### What the exercise asks
Print the line that contains "What distance from" and every line after it through the last line of the records below, exactly as written and nothing else.

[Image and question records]
**********

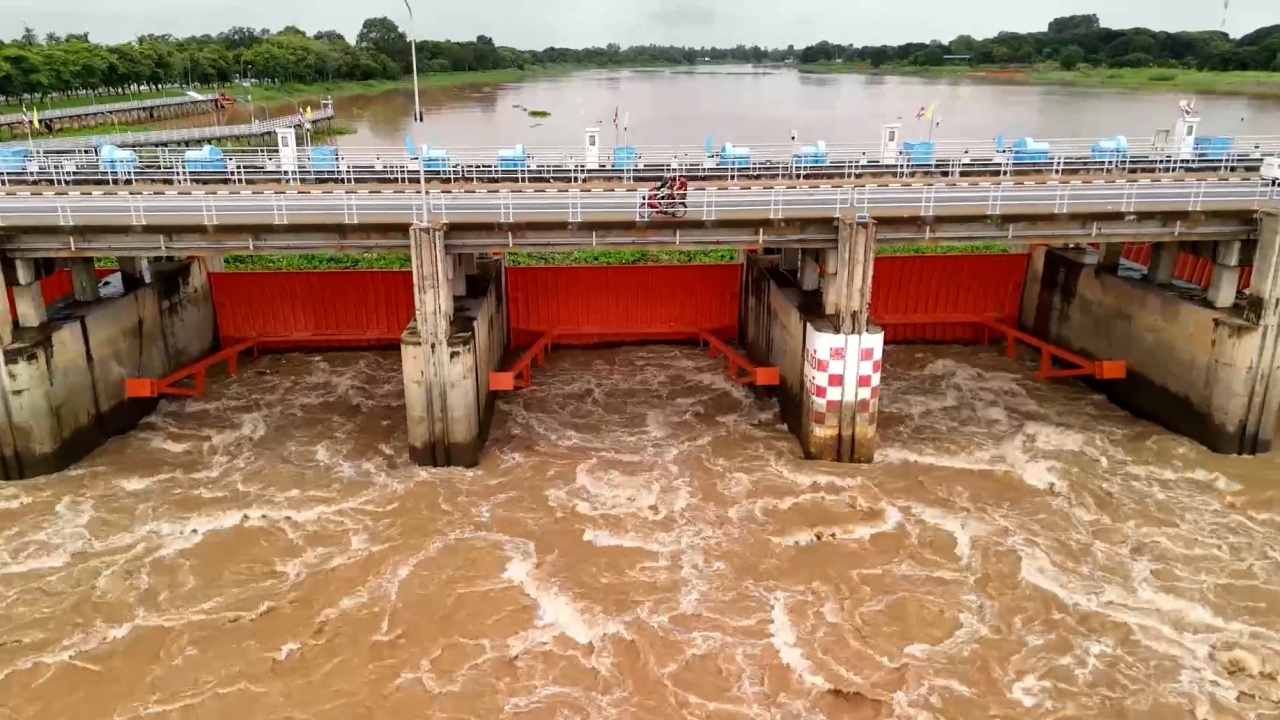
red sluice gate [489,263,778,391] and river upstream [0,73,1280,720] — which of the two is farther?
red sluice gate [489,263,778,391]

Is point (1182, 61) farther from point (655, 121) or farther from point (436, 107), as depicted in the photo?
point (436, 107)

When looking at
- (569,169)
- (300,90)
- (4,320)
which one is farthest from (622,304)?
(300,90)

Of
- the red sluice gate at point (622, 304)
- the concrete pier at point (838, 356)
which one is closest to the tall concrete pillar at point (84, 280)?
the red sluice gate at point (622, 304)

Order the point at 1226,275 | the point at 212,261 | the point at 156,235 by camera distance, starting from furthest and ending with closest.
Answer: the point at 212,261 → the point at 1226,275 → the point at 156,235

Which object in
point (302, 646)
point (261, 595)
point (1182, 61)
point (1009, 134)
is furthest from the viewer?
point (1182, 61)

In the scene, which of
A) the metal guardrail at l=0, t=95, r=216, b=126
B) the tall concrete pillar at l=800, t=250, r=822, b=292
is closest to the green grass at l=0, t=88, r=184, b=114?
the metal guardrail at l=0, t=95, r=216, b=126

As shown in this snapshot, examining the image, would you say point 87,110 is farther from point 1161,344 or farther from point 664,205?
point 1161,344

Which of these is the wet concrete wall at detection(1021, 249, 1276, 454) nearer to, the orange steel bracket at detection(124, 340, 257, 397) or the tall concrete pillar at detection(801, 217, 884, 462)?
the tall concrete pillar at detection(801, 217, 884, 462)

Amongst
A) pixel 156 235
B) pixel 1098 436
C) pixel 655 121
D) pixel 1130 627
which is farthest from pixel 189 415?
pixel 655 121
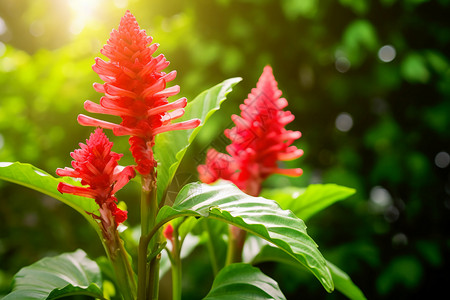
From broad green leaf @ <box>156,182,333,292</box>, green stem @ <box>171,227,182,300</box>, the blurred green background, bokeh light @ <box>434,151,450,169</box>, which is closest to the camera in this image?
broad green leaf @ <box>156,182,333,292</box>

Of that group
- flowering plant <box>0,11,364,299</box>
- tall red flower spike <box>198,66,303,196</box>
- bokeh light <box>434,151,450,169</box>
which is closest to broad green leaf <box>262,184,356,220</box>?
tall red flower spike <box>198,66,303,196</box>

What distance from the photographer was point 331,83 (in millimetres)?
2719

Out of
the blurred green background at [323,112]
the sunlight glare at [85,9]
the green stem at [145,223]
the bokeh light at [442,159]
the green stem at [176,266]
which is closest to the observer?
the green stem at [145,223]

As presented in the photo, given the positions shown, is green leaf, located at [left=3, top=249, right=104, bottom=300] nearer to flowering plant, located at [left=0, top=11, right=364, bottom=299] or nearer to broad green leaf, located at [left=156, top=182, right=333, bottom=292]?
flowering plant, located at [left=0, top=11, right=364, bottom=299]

**********

### The solution
What distance from the photographer was point 331,83 (in millimetres)?
2719

Out of
the blurred green background at [323,112]
the sunlight glare at [85,9]
the green stem at [145,223]
the bokeh light at [442,159]
the green stem at [176,266]
which is closest to the observer?
the green stem at [145,223]

As presented in the photo, given the positions shown, is green leaf, located at [left=3, top=249, right=104, bottom=300] nearer to flowering plant, located at [left=0, top=11, right=364, bottom=299] or nearer to broad green leaf, located at [left=156, top=182, right=333, bottom=292]?
flowering plant, located at [left=0, top=11, right=364, bottom=299]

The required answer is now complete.